Question

A string is clamped at both the ends and it is vibrating in its 4th harmonic. The equation of the stationary wave is $Y=0.3Sin(0.157x)Cos(2\pi t)$. The length of the string is( All quantities are in SI units)
a)20m
b)80m
c)60m
d)40m

Answer 1

In the above question it is given to us that the string is clamped at both the ends. We are also provided the equation of the stationary wave where the string is vibrating in its 4th harmonic. First we will determine the wavelength of vibration of the string by comparing the above equation to the general form.
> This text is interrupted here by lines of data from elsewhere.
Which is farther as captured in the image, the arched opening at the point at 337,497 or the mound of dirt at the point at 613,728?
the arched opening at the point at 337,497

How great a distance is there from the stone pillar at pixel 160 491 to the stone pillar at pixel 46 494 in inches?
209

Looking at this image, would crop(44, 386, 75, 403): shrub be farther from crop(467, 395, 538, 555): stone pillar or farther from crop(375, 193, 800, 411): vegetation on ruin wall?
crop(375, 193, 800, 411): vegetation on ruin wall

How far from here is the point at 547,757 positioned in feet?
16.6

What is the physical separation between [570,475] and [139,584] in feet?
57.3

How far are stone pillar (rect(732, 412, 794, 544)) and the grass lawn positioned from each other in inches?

Further using the equation for length of the string vibrating in fourth harmonic we will obtain its required length.
Formula used:
$Y=ASin(kx)Cos(\omega t)$
$k=\dfrac{2\pi }{\lambda }$
$L=n\dfrac{\lambda }{2}$

Complete answer:
Let us say a string vibrates with angular velocity $\omega$, amplitude of A, wavelength $\lambda$ and the constant of propagation as k where $k=\dfrac{2\pi }{\lambda }$. Therefore the stationary wave equation for the string is in terms of its displacement of the individual fragments of the string at time ‘t’ in terms of horizontal displacement ‘x’ and vertical ‘y’ is given by,
$Y=ASin(kx)Cos(\omega t)$
In the question the wave equation for the string vibrating in the 4th harmonic is given as,
$Y=0.3Sin(0.157x)Cos(2\pi t)$
If we compare these above two equations the propagation constant in found to be equal to,
$\begin{aligned} & k=0.157\text{, }\because k=\dfrac{2\pi }{\lambda } \\\ & \Rightarrow \dfrac{2\pi }{\lambda }=0.157 \\\ & \Rightarrow \lambda =\dfrac{2\pi }{0.157}=40m \\\ \end{aligned}$
The length of the string clamped at both the ends for nth harmonic is given by,
$\begin{aligned} & L=n\dfrac{\lambda }{2}\text{, }\because \text{n=4 } \\\ & \Rightarrow L=4\dfrac{40m}{2}=2\times 40m \\\ & \Rightarrow L=80m \\\ \end{aligned}$

So, the correct answer is “Option B”.

Note:
It is to be noted that the quantities mentioned in the wave equation are in SI units and hence we would not have to make any necessary conversions to obtain the length in terms of meters. It is to be noted that the harmonics of the string basically means the mode of vibration of the string. This basically depends on where the string is plucked along its entire length.